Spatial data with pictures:

--------------------------------

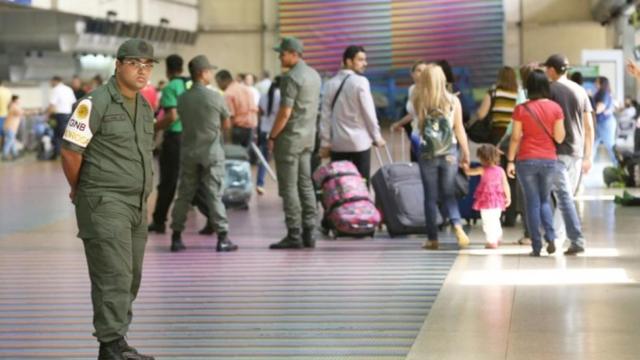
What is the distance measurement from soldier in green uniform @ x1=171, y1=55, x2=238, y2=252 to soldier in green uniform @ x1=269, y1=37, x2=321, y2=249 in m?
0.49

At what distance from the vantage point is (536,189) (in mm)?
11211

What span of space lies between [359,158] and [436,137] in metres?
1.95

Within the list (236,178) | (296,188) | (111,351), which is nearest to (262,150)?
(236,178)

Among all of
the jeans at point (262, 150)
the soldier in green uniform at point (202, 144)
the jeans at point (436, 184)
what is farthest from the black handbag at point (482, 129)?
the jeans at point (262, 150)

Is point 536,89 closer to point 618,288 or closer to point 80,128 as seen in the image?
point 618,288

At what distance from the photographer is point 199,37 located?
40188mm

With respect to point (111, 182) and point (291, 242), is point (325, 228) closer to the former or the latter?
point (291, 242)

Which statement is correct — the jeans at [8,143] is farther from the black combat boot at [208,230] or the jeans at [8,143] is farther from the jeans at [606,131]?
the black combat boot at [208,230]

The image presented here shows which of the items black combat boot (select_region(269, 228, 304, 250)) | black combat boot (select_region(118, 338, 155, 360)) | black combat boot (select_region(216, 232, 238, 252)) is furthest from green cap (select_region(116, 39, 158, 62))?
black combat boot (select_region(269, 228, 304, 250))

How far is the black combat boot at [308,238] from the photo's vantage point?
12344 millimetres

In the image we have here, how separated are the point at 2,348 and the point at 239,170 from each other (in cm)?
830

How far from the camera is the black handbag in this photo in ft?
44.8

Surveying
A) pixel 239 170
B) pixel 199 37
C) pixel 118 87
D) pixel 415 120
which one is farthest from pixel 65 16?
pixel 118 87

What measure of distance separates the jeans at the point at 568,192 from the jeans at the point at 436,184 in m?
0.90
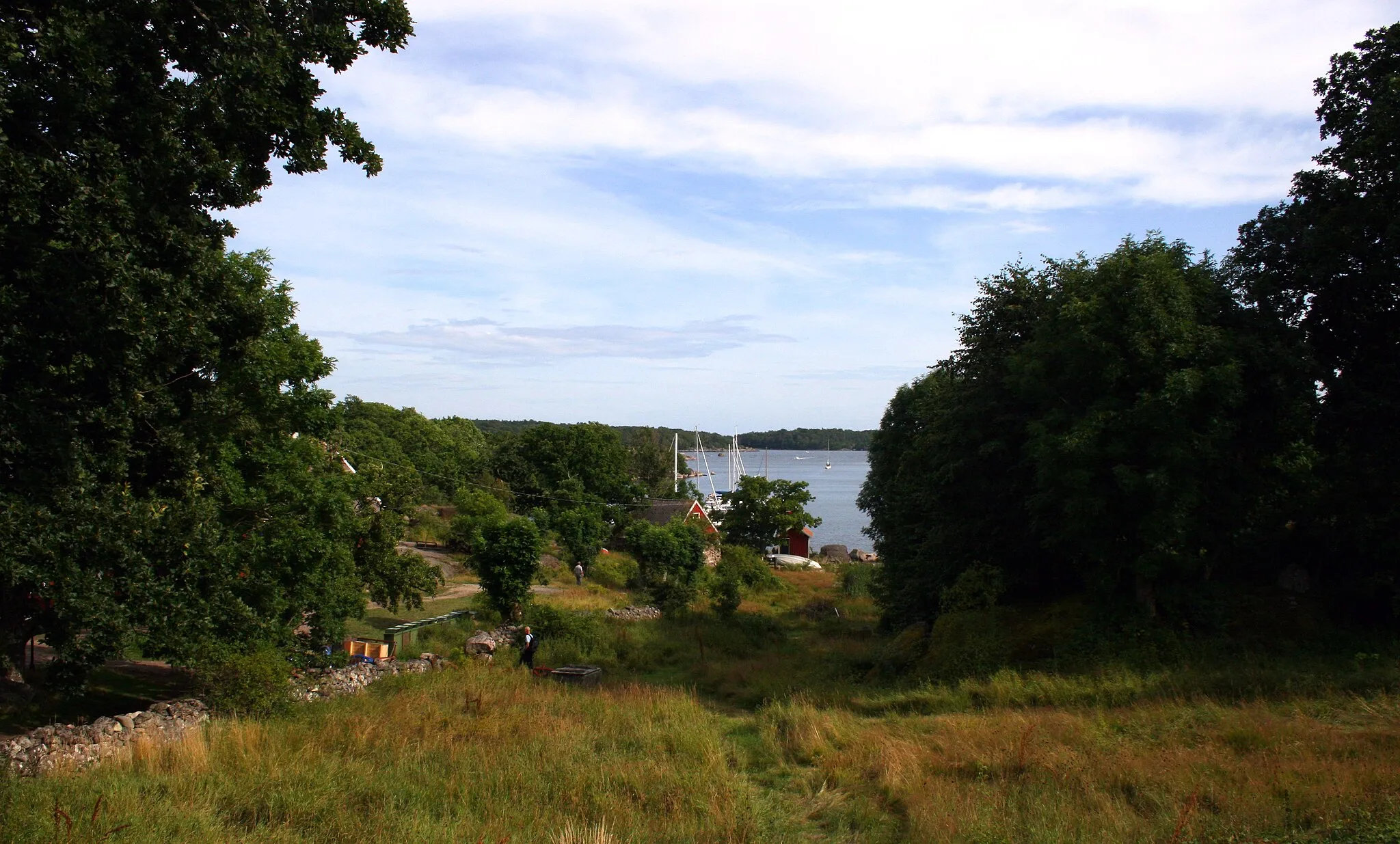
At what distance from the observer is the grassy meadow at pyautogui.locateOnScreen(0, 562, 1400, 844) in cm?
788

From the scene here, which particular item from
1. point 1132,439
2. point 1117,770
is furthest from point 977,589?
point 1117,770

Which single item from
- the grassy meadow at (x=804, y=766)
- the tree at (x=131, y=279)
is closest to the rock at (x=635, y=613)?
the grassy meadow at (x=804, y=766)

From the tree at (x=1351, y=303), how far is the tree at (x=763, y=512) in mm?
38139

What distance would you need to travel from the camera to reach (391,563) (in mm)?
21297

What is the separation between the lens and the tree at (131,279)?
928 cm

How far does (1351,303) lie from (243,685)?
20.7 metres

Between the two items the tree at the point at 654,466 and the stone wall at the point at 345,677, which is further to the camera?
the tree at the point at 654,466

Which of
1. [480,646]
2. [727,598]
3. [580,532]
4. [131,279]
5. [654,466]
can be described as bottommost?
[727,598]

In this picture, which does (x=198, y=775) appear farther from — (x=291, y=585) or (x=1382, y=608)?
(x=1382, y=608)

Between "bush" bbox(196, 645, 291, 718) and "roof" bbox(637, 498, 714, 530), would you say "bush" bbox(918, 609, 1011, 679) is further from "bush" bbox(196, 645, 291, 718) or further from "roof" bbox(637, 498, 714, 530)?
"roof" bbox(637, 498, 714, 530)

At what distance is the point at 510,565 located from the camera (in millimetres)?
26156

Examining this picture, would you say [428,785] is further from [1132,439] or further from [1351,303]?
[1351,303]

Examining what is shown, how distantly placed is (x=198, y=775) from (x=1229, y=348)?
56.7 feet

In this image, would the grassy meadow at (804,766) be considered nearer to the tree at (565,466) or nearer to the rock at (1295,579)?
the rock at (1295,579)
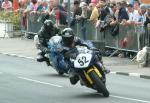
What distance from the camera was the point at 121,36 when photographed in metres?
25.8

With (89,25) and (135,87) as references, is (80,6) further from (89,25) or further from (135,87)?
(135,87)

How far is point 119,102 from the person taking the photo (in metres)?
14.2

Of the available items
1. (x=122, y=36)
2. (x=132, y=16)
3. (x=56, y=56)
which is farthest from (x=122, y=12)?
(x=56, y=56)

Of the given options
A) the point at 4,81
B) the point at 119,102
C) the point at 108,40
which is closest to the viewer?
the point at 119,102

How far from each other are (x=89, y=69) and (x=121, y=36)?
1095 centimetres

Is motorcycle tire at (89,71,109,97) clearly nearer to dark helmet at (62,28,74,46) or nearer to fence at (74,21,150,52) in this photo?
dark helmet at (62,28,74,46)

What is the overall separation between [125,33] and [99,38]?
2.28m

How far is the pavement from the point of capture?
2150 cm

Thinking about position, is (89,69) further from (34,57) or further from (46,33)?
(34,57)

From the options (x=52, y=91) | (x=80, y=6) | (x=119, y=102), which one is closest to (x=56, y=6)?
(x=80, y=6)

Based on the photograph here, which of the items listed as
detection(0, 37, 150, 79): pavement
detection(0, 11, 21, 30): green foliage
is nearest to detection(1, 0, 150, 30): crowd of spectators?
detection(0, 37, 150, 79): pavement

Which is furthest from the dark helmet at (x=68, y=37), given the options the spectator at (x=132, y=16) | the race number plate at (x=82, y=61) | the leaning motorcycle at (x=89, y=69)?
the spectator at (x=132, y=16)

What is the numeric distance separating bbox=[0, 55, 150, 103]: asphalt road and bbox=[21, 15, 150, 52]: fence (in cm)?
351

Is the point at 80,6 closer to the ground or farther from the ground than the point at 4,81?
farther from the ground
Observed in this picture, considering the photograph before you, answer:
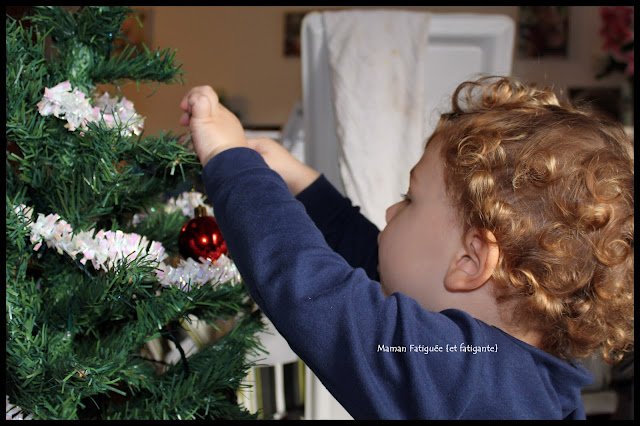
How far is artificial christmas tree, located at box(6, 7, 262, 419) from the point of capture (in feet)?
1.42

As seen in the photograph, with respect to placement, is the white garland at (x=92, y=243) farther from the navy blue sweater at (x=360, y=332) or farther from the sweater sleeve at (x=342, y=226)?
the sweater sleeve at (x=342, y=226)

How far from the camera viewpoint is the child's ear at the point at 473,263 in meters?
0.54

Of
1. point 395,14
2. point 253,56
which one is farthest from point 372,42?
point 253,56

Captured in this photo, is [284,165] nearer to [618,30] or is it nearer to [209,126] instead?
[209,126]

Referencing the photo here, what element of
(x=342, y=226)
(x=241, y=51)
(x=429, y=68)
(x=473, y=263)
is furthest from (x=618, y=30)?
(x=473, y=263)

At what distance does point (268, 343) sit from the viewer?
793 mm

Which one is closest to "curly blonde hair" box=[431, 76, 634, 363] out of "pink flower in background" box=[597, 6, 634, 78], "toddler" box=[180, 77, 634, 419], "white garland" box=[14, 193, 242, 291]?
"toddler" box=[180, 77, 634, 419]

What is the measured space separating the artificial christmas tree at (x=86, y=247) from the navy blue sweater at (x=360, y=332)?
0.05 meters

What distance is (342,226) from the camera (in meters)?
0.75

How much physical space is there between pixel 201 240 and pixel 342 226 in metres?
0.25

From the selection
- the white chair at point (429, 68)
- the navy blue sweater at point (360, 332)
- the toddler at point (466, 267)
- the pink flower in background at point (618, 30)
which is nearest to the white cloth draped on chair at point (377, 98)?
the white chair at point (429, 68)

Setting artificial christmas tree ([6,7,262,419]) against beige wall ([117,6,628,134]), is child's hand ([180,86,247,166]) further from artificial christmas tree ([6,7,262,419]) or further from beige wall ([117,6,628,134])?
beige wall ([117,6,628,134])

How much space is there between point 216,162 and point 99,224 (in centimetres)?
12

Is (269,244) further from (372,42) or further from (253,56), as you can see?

--------------------------------

Aim of the exercise »
Set the data above down again exactly as given, with no pictures.

Exercise output »
What is the distance measurement from soldier in green uniform @ x1=171, y1=55, x2=238, y2=252 to soldier in green uniform @ x1=269, y1=37, x2=321, y2=249 in m?
0.49

At what distance from the vantage point is (536,189) (in mm)?
11211

What span of space lies between [359,158] and [436,137] in metres?
1.95

Within the list (236,178) | (296,188) | (111,351), which is nearest to (262,150)?
(236,178)

Among all of
the jeans at point (262, 150)
the soldier in green uniform at point (202, 144)
the jeans at point (436, 184)
what is farthest from the black handbag at point (482, 129)?
the jeans at point (262, 150)

Is point 536,89 closer to point 618,288 or closer to point 80,128 as seen in the image?
point 618,288

At what distance from the photographer is point 199,37 located?
40188mm

With respect to point (111, 182) and point (291, 242), is point (325, 228) closer to the former or the latter?
point (291, 242)

Which statement is correct — the jeans at [8,143] is farther from the black combat boot at [208,230] or the jeans at [8,143] is farther from the jeans at [606,131]?
the black combat boot at [208,230]

The image presented here shows which of the items black combat boot (select_region(269, 228, 304, 250)) | black combat boot (select_region(118, 338, 155, 360)) | black combat boot (select_region(216, 232, 238, 252)) is furthest from green cap (select_region(116, 39, 158, 62))?
black combat boot (select_region(269, 228, 304, 250))

How far is the black combat boot at [308,238] from the photo's vantage point?
12344 millimetres

In the image we have here, how separated are the point at 2,348 and the point at 239,170 from each other (in cm)?
830

How far from the camera is the black handbag in this photo in ft?
44.8

Surveying
A) pixel 239 170
B) pixel 199 37
C) pixel 118 87
D) pixel 415 120
which one is farthest from pixel 65 16?
pixel 118 87

What measure of distance separates the jeans at the point at 568,192 from the jeans at the point at 436,184 in m?
0.90
At what distance from the observer is the grassy meadow at pyautogui.locateOnScreen(0, 562, 1400, 844) in cm?
788

From the scene here, which particular item from
1. point 1132,439
2. point 1117,770
is furthest from point 977,589?
point 1117,770

Which single item from
- the grassy meadow at (x=804, y=766)
- the tree at (x=131, y=279)
is closest to the rock at (x=635, y=613)?
the grassy meadow at (x=804, y=766)

From the tree at (x=1351, y=303), how far is the tree at (x=763, y=512) in mm?
38139

What distance would you need to travel from the camera to reach (391,563) (in mm)?
21297

What is the separation between the lens and the tree at (131,279)?
928 cm

How far does (1351,303) lie from (243,685)?
20.7 metres

Between the two items the tree at the point at 654,466 and the stone wall at the point at 345,677, which is further to the camera?
the tree at the point at 654,466

Which of
1. [480,646]
2. [727,598]
3. [580,532]
4. [131,279]
5. [654,466]
can be described as bottommost?
[727,598]

In this picture, which does (x=198, y=775) appear farther from — (x=291, y=585) or (x=1382, y=608)?
(x=1382, y=608)

Between "bush" bbox(196, 645, 291, 718) and "roof" bbox(637, 498, 714, 530), would you say "bush" bbox(918, 609, 1011, 679) is further from "bush" bbox(196, 645, 291, 718) or further from "roof" bbox(637, 498, 714, 530)?
"roof" bbox(637, 498, 714, 530)

At what distance is the point at 510,565 located from the camera (in millimetres)?
26156

Examining this picture, would you say [428,785] is further from [1132,439] or further from [1351,303]?
[1351,303]

Examining what is shown, how distantly placed is (x=198, y=775) from (x=1229, y=348)?
56.7 feet

In this image, would the grassy meadow at (804,766) be considered nearer to the tree at (565,466) or nearer to the rock at (1295,579)?
the rock at (1295,579)
What distance from the camera was the point at 121,36 when photographed in metres?
25.8

With (89,25) and (135,87) as references, is (80,6) further from (89,25) or further from (135,87)?
(135,87)

How far is point 119,102 from the person taking the photo (in metres)?
14.2

Of the available items
1. (x=122, y=36)
2. (x=132, y=16)
3. (x=56, y=56)
which is farthest from (x=122, y=12)?
(x=56, y=56)

Of the given options
A) the point at 4,81
B) the point at 119,102
C) the point at 108,40
which is closest to the viewer?
the point at 119,102

How far from each other are (x=89, y=69) and (x=121, y=36)?
1095 centimetres

Is motorcycle tire at (89,71,109,97) clearly nearer to dark helmet at (62,28,74,46) or nearer to fence at (74,21,150,52) in this photo?
dark helmet at (62,28,74,46)

What is the overall separation between [125,33] and [99,38]?
2.28m

How far is the pavement from the point of capture?
2150 cm

Thinking about position, is (89,69) further from (34,57) or further from (46,33)?
(34,57)

From the options (x=52, y=91) | (x=80, y=6) | (x=119, y=102), which one is closest to (x=56, y=6)?
(x=80, y=6)

Based on the photograph here, which of the items listed as
detection(0, 37, 150, 79): pavement
detection(0, 11, 21, 30): green foliage
is nearest to detection(1, 0, 150, 30): crowd of spectators?
detection(0, 37, 150, 79): pavement

Which is furthest from the dark helmet at (x=68, y=37), given the options the spectator at (x=132, y=16) | the race number plate at (x=82, y=61) | the leaning motorcycle at (x=89, y=69)?
the spectator at (x=132, y=16)

What is the numeric distance separating bbox=[0, 55, 150, 103]: asphalt road and bbox=[21, 15, 150, 52]: fence (in cm)?
351

Is the point at 80,6 closer to the ground or farther from the ground than the point at 4,81?
farther from the ground
Observed in this picture, considering the photograph before you, answer:
How far is artificial christmas tree, located at box(6, 7, 262, 419) from the point of capture (in feet)?
1.42

As seen in the photograph, with respect to placement, is the white garland at (x=92, y=243) farther from the navy blue sweater at (x=360, y=332) or farther from the sweater sleeve at (x=342, y=226)?
the sweater sleeve at (x=342, y=226)

How far from the camera viewpoint is the child's ear at the point at 473,263 in meters?
0.54

Of
1. point 395,14
2. point 253,56
which one is farthest from point 372,42?
point 253,56

Captured in this photo, is [284,165] nearer to [618,30] or is it nearer to [209,126] instead?
[209,126]

Referencing the photo here, what element of
(x=342, y=226)
(x=241, y=51)
(x=429, y=68)
(x=473, y=263)
is furthest from (x=618, y=30)?
(x=473, y=263)

At what distance does point (268, 343) sit from the viewer?
793 mm

Which one is closest to "curly blonde hair" box=[431, 76, 634, 363] out of "pink flower in background" box=[597, 6, 634, 78], "toddler" box=[180, 77, 634, 419], "white garland" box=[14, 193, 242, 291]?
"toddler" box=[180, 77, 634, 419]

What is the measured space separating the artificial christmas tree at (x=86, y=247) from the navy blue sweater at (x=360, y=332)?
0.05 meters

What distance is (342,226) from the camera (in meters)?
0.75

How much physical space is there between pixel 201 240 and pixel 342 226 in metres?
0.25

From the selection
- the white chair at point (429, 68)
- the navy blue sweater at point (360, 332)
- the toddler at point (466, 267)
- the pink flower in background at point (618, 30)
which is nearest to the white cloth draped on chair at point (377, 98)?
the white chair at point (429, 68)

Setting artificial christmas tree ([6,7,262,419]) against beige wall ([117,6,628,134]), is child's hand ([180,86,247,166]) further from artificial christmas tree ([6,7,262,419]) or further from beige wall ([117,6,628,134])?
beige wall ([117,6,628,134])

How much space is there between point 216,162 and point 99,224 (in centimetres)?
12

Is (269,244) further from (372,42) or further from (253,56), as you can see?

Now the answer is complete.